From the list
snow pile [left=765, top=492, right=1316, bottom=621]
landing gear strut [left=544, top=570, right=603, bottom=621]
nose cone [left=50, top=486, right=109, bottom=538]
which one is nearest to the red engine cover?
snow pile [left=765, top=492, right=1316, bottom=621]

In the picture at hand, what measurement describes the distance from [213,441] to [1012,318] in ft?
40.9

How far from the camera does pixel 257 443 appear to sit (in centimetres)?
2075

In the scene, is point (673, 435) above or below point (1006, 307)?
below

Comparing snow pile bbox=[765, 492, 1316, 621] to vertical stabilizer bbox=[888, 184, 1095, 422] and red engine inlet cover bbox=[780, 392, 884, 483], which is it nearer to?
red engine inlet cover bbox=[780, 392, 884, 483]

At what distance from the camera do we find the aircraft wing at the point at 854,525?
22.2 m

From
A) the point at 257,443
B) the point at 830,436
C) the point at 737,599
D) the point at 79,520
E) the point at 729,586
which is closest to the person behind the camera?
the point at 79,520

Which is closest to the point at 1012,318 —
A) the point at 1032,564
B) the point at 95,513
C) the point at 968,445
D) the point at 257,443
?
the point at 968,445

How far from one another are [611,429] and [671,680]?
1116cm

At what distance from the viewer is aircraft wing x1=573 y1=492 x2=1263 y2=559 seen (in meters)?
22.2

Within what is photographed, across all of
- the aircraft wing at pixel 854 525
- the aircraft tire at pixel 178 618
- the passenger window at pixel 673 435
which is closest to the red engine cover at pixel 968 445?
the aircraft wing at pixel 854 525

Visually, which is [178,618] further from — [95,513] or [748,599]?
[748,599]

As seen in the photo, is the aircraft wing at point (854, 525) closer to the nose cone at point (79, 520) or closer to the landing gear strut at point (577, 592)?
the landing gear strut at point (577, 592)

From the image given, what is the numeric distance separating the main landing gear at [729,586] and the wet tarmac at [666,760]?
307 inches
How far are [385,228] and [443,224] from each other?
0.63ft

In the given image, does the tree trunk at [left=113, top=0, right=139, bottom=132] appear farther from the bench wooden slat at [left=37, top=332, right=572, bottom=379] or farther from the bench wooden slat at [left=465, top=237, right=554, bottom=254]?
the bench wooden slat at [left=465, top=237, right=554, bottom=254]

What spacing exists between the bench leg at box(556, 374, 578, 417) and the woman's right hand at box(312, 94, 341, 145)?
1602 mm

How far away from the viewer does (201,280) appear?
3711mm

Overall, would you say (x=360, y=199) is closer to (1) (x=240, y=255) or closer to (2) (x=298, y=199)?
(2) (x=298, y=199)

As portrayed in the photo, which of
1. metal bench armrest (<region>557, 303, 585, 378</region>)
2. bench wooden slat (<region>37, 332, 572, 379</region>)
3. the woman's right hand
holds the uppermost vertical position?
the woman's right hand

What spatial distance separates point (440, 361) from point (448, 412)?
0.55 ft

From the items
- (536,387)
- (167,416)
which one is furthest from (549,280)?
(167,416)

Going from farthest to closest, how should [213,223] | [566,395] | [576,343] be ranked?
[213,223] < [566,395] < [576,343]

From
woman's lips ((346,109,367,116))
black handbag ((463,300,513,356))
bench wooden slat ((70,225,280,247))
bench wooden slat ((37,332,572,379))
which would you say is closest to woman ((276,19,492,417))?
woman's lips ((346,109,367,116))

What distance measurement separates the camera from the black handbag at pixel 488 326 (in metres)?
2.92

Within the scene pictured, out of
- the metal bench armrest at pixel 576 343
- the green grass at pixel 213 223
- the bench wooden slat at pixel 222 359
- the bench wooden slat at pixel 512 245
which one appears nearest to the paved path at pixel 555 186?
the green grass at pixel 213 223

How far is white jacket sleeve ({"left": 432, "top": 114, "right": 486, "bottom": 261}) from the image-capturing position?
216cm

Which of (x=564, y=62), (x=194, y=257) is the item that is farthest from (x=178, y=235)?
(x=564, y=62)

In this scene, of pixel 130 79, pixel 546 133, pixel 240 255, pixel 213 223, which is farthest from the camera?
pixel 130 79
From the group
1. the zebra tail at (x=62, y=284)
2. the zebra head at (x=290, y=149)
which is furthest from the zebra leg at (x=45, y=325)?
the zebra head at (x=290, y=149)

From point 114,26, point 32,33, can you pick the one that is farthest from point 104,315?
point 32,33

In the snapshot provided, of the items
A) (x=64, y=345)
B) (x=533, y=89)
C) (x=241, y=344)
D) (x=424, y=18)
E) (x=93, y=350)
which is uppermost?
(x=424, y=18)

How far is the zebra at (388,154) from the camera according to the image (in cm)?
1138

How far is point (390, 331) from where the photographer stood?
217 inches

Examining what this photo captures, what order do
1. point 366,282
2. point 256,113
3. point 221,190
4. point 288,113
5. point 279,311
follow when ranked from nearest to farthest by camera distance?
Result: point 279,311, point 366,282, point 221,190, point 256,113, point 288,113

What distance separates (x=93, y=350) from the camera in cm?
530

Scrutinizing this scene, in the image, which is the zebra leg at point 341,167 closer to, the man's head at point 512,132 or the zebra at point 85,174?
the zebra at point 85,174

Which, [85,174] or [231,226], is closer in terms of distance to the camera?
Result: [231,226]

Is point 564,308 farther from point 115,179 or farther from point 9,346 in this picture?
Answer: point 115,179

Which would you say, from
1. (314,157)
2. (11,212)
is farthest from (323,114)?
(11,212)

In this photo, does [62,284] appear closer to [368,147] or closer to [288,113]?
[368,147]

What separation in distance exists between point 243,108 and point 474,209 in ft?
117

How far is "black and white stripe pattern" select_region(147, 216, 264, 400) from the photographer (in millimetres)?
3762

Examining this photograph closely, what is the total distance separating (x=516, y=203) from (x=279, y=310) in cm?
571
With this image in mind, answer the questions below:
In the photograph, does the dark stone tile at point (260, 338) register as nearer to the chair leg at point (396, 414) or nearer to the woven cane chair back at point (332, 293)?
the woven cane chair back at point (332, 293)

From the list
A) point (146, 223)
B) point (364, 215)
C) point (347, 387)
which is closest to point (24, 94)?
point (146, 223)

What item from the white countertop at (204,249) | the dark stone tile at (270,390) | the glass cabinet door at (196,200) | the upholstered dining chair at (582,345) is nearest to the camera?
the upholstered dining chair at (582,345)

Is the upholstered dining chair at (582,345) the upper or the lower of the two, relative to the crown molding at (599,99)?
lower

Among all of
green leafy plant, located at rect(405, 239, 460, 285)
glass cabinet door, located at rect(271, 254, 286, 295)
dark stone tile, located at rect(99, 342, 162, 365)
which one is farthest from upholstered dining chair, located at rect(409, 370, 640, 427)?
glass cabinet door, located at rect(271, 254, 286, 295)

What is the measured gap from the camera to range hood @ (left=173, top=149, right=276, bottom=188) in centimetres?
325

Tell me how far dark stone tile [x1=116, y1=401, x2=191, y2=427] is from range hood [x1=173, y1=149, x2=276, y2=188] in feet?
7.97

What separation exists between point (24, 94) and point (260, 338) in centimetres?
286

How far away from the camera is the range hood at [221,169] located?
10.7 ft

__Exercise details__.
Extract, verbatim, the lines from the one containing "Is point 564,308" through the last line of the listing above.

__Written solution__.
Is point 564,308 farther from point 115,179 or farther from point 9,346 in this picture?
Answer: point 115,179

Which would you say, from
1. (314,157)
2. (11,212)
is farthest from (323,114)?
(11,212)

In this photo, does [62,284] appear closer to [368,147] or closer to [288,113]?
[368,147]

What separation in distance exists between point 243,108 and point 474,209 in ft?
117

How far is "black and white stripe pattern" select_region(147, 216, 264, 400) from the photographer (in millimetres)?
3762

Examining this photograph closely, what is the total distance separating (x=516, y=203) from (x=279, y=310) in cm?
571
With this image in mind, answer the questions below:
In the photograph, does the dark stone tile at point (260, 338) register as nearer to the chair leg at point (396, 414) or nearer to the woven cane chair back at point (332, 293)?
the woven cane chair back at point (332, 293)

From the list
A) point (146, 223)
B) point (364, 215)
C) point (347, 387)
which is closest to point (24, 94)?
point (146, 223)

What item from the white countertop at (204,249) | the dark stone tile at (270,390) | the glass cabinet door at (196,200) | the upholstered dining chair at (582,345) is nearest to the camera?
the upholstered dining chair at (582,345)

Is the upholstered dining chair at (582,345) the upper or the lower of the two, relative to the crown molding at (599,99)?
lower

Among all of
green leafy plant, located at rect(405, 239, 460, 285)
glass cabinet door, located at rect(271, 254, 286, 295)
dark stone tile, located at rect(99, 342, 162, 365)
which one is farthest from upholstered dining chair, located at rect(409, 370, 640, 427)?
glass cabinet door, located at rect(271, 254, 286, 295)

What is the measured gap from the camera to range hood @ (left=173, top=149, right=276, bottom=188) in centimetres?
325

Tell me how far dark stone tile [x1=116, y1=401, x2=191, y2=427] is from range hood [x1=173, y1=149, x2=276, y2=188] in feet?
7.97

What separation exists between point (24, 94) and point (260, 338) in centimetres?
286

How far away from the camera is the range hood at [221,169] located?
10.7 ft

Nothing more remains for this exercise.